Towards the end of FY99 the Organisation for Petroleum Exporting Countries (OPEC) undertook three rounds of production cuts to pull prices from their 25-year lows of $10 / barrel. Consequently, giving thrust to the rally in global crude prices.
As the sunrise of the new economy turned to sunset, the markets also realized the dark clouds hanging over the real economy, as energy prices carried on with their unrelenting upward march. Fears of a global economic slowdown arose across borders as oil markets continued to heat up over year 2000 to touch a 10-year peak - since the Gulf War - of $35 / barrel for Brent Crude.

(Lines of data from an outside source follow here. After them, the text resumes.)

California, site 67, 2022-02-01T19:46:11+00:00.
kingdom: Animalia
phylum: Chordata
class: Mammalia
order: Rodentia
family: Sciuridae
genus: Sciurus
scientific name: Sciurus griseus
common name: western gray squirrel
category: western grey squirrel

With the domestic up and downstream sectors segregated the Indian refining companies could not reap the bonanza of high oil prices, which was the case of their foreign counterparts. These governments contemplated of charging integrated oil companies a windfall tax in view of the favourable environment. Whereas, the operating margins of Indian refining companies came under severe pressure in 1HFY01 as feedstock prices shot through the roof without a corresponding rise in refined product prices.

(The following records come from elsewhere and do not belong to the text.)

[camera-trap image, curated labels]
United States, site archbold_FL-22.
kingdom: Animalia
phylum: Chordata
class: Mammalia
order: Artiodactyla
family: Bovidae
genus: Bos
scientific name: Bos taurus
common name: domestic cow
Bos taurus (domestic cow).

Upstream players such as ONGC also could not exploit the favourable situation as the Government is said to have capped domestically produced crude prices to $16 / barrel. This is below the price, which domestic crude producers were likely to receive under the original administered pricing mechanism (APM). Under the APM domestic crude was linked at 80% of import parity price.
Over FY00 and FY01 all the three oil PSU behemoths have announced bonus shares. Further Kochi refineries also announced a 1:1 bonus issue in FY01. Another important development in the sector has been the implementation of the Sengupta committee recommendations. The committee called for merging the stand-alone refineries with the refining and marketing companies. Based on these recommendations the Government has announced that IOC will acquire Chennai Petroleum (CPCL) and Bongaigon Refinery (BRPL) while BPCL will acquire Kochi Refineries (KRL) and Numaligarh Refineries (NRL).

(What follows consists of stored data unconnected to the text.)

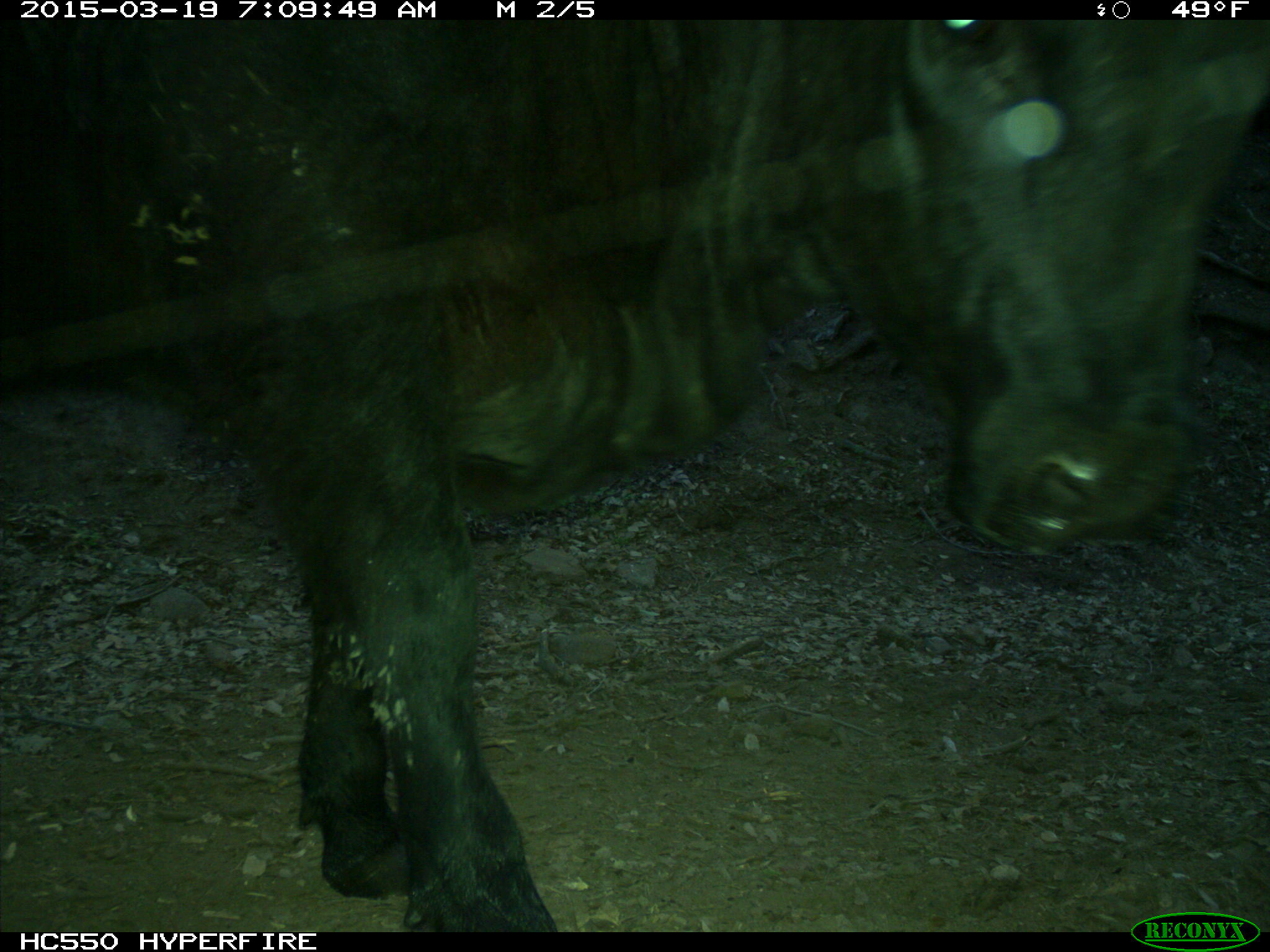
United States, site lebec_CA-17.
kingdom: Animalia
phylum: Chordata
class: Mammalia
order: Artiodactyla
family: Bovidae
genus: Bos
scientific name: Bos taurus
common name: domestic cow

Over the month of December'00 the prices of the natural resource have come off quite sharply. Brent blend crude oil has plummeted by approximately 33% from above $30 / barrels to $21.6 / barrel. A key reason for the precipitous fall has been the allaying of fears regarding the shortage of fuel oil in the developed western markets over the ongoing winter months.
With the decline in oil prices refining margins are expected to improve in 4QFY01. Further, oil prices are expected to continue to decline in year 2001. The OPEC, however, could spoil the party early by once again undertaking production cuts. Markets are also awaiting positive news on the disinvestment front.